The price of our shares could
be volatile and could decline at a time when you want to sell your holdings.
The price of our shares has been and may
continue to be volatile, and that volatility may continue for an extended period of time. Since the completion of the business
combination through April 18, 2016, the trading price of our shares ranged between $10.10 and $
0.32
per share.
There is a risk that China Ceramics
could be treated as a U.S. domestic corporation for U.S. federal income tax purposes after the Redomestication and the Business
Combination, which, among other things, could result in significantly greater U.S. federal income tax liability to China Ceramics.

→ **Available data**
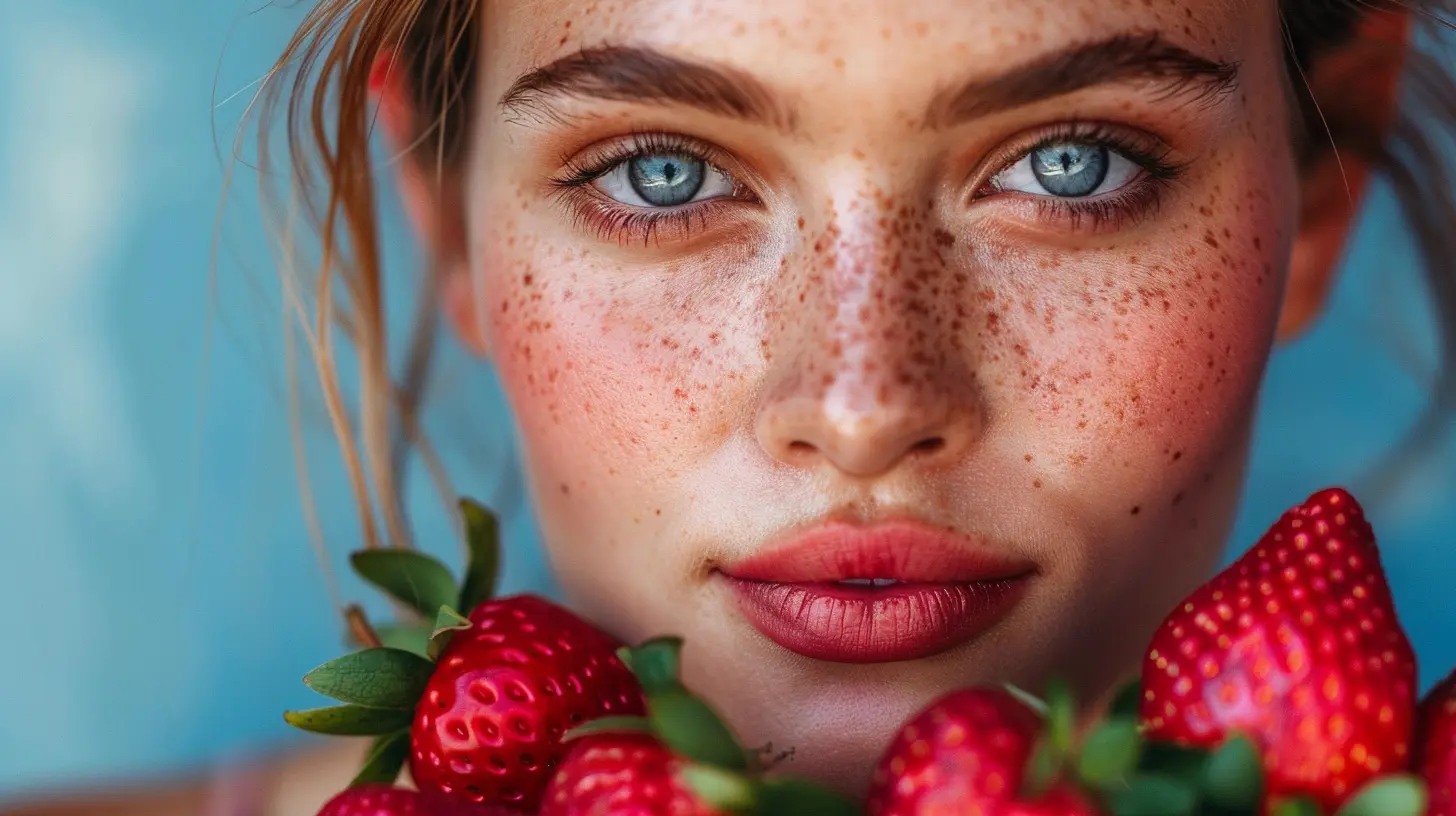 Managing Hormonal Fluctuations for Healthier Skin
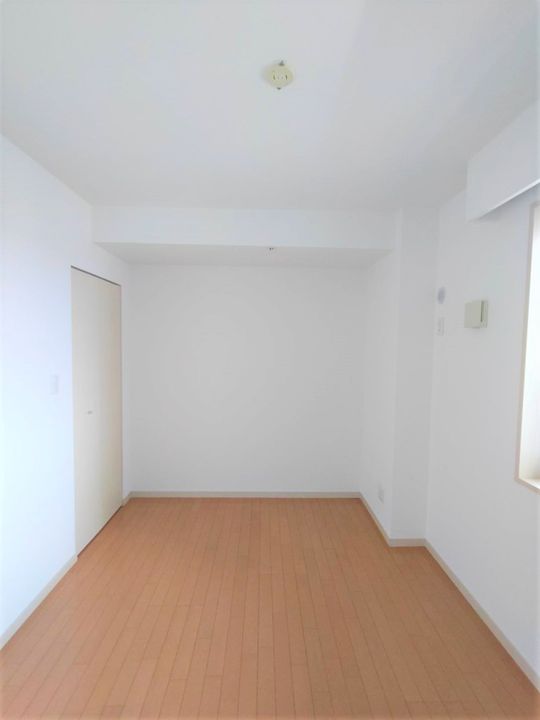 東京都豊島区南池袋3(マンション)の賃貸物件のその他画像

→ **Assignment**
Rewrite the paragraph of the risk factors text beginning "There is a risk that China Ceramics" in fewer words, keeping its main facts. The listing was taken from a different source than the text.

→ **Your response**
After the Redomestication and the Business Combination, China Ceramics might be treated as a U.S. domestic corporation for U.S. federal income tax purposes. This could, among other things, greatly increase its U.S. federal income tax liability.